• Data provided:
--------------------------------------------------
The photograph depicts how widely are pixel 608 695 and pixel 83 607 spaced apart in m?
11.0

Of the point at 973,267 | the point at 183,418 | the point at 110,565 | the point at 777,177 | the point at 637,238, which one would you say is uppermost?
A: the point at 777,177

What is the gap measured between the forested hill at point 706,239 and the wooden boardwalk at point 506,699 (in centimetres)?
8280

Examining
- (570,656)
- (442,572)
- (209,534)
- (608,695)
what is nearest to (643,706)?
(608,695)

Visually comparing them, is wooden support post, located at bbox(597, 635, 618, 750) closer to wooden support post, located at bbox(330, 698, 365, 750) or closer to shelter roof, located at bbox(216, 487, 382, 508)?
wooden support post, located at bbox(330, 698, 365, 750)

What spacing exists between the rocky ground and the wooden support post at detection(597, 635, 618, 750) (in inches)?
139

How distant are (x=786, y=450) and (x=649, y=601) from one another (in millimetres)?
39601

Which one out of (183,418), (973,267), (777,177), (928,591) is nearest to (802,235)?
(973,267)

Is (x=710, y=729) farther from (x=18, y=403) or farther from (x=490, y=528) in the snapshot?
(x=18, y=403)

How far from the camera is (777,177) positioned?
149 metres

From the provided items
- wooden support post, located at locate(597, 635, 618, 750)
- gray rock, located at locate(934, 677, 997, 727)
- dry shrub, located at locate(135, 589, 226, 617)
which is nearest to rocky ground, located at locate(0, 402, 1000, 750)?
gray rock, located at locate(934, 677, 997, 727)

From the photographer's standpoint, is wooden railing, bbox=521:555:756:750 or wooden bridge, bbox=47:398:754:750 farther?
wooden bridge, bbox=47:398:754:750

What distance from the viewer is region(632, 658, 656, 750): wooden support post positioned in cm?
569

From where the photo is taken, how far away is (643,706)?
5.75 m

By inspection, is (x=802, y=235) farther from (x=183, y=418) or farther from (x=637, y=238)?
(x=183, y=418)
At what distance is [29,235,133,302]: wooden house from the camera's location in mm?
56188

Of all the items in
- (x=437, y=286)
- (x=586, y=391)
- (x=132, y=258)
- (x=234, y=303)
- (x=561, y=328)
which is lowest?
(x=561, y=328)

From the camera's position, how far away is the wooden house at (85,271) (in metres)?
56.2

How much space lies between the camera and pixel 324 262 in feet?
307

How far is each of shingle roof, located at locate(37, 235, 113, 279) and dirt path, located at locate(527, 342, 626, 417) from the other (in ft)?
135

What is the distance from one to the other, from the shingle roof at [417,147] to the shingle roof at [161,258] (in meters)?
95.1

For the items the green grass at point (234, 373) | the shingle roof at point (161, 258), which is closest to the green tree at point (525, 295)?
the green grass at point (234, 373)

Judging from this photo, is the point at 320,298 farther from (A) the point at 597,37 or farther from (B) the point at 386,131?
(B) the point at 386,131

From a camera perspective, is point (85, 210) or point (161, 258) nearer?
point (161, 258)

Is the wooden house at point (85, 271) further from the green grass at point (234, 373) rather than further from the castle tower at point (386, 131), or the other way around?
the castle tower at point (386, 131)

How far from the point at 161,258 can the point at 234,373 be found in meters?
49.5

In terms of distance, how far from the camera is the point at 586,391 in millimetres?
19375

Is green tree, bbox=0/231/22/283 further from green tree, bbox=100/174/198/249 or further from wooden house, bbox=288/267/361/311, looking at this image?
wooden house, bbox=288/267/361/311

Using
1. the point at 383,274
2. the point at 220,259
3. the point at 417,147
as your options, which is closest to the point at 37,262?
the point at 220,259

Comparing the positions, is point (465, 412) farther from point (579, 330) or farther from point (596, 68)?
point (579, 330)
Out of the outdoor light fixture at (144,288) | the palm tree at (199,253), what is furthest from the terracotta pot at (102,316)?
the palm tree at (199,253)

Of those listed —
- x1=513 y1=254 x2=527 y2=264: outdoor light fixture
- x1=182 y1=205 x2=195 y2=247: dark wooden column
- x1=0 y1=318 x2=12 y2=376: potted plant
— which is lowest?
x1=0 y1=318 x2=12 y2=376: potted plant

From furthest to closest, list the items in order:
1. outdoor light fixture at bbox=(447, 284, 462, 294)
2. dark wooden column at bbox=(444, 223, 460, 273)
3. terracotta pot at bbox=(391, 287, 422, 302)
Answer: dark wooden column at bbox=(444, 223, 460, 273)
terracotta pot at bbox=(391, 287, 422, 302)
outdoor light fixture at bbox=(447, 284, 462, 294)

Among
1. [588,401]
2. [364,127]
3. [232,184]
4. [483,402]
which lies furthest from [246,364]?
--------------------------------------------------
• What to work on:
Copy every row above word for word, keeping the same order and line breaks.

• Result for this task:
The photograph depicts how widely are pixel 608 695 and pixel 83 607 spaced apart in m?
11.0

Of the point at 973,267 | the point at 183,418 | the point at 110,565 | the point at 777,177 | the point at 637,238, which one would you say is uppermost?
A: the point at 777,177

What is the gap measured between the forested hill at point 706,239 and the wooden boardwalk at point 506,699 (in centimetres)?
8280

Examining
- (570,656)
- (442,572)
- (209,534)
- (608,695)
what is nearest to (643,706)?
(608,695)

Visually comparing them, is wooden support post, located at bbox(597, 635, 618, 750) closer to wooden support post, located at bbox(330, 698, 365, 750) or closer to shelter roof, located at bbox(216, 487, 382, 508)?
wooden support post, located at bbox(330, 698, 365, 750)

What spacing exists between the rocky ground and the wooden support post at detection(597, 635, 618, 750) (in inches)?
139

How distant are (x=786, y=450) and (x=649, y=601) from one another (in millimetres)?
39601

Which one out of (183,418), (973,267), (777,177), (928,591) is nearest to (802,235)?
(973,267)

Is (x=710, y=729) farther from (x=18, y=403) or farther from (x=490, y=528) in the snapshot?
(x=18, y=403)

How far from the camera is (777,177) positioned?
149 metres

From the provided items
- wooden support post, located at locate(597, 635, 618, 750)
- gray rock, located at locate(934, 677, 997, 727)
- dry shrub, located at locate(135, 589, 226, 617)
which is nearest to rocky ground, located at locate(0, 402, 1000, 750)?
gray rock, located at locate(934, 677, 997, 727)

From the photographer's standpoint, is wooden railing, bbox=521:555:756:750 or wooden bridge, bbox=47:398:754:750 farther?
wooden bridge, bbox=47:398:754:750

What distance from the viewer is region(632, 658, 656, 750): wooden support post positioned in cm?
569

From where the photo is taken, how far away is (643,706)?
5.75 m

By inspection, is (x=802, y=235) farther from (x=183, y=418) or farther from (x=637, y=238)?
(x=183, y=418)
At what distance is [29,235,133,302]: wooden house from the camera's location in mm?
56188

Of all the items in
- (x=437, y=286)
- (x=586, y=391)
- (x=132, y=258)
- (x=234, y=303)
- (x=561, y=328)
which is lowest?
(x=561, y=328)

From the camera's position, how far away is the wooden house at (85,271) (in metres)?
56.2

How much space lies between the camera and pixel 324 262 in feet?
307

How far is each of shingle roof, located at locate(37, 235, 113, 279) and dirt path, located at locate(527, 342, 626, 417) from the other (in ft)?
135

What is the distance from one to the other, from the shingle roof at [417,147] to the shingle roof at [161,258] (in meters)?
95.1

For the items the green grass at point (234, 373) | the shingle roof at point (161, 258), which is closest to the green tree at point (525, 295)?
the green grass at point (234, 373)

Judging from this photo, is the point at 320,298 farther from (A) the point at 597,37 or farther from (B) the point at 386,131?
(B) the point at 386,131

From a camera perspective, is point (85, 210) or point (161, 258) nearer?
point (161, 258)

Is the wooden house at point (85, 271) further from the green grass at point (234, 373) rather than further from the castle tower at point (386, 131), or the other way around?
the castle tower at point (386, 131)

How far from the point at 161,258 can the point at 234,373 be found in meters?
49.5

In terms of distance, how far from the camera is the point at 586,391 in millimetres?
19375

Is green tree, bbox=0/231/22/283 further from green tree, bbox=100/174/198/249 or further from wooden house, bbox=288/267/361/311, looking at this image?
wooden house, bbox=288/267/361/311

Using
1. the point at 383,274
2. the point at 220,259
3. the point at 417,147
as your options, which is closest to the point at 37,262?
the point at 220,259

Comparing the positions, is point (465, 412) farther from point (579, 330) or farther from point (596, 68)?
point (579, 330)
Out of the outdoor light fixture at (144,288) | the palm tree at (199,253), what is furthest from the terracotta pot at (102,316)?
the palm tree at (199,253)

Of those listed —
- x1=513 y1=254 x2=527 y2=264: outdoor light fixture
- x1=182 y1=205 x2=195 y2=247: dark wooden column
- x1=0 y1=318 x2=12 y2=376: potted plant
— which is lowest?
x1=0 y1=318 x2=12 y2=376: potted plant

From furthest to closest, list the items in order:
1. outdoor light fixture at bbox=(447, 284, 462, 294)
2. dark wooden column at bbox=(444, 223, 460, 273)
3. terracotta pot at bbox=(391, 287, 422, 302)
Answer: dark wooden column at bbox=(444, 223, 460, 273)
terracotta pot at bbox=(391, 287, 422, 302)
outdoor light fixture at bbox=(447, 284, 462, 294)

Among
1. [588,401]
2. [364,127]
3. [232,184]
4. [483,402]
which lies furthest from [246,364]?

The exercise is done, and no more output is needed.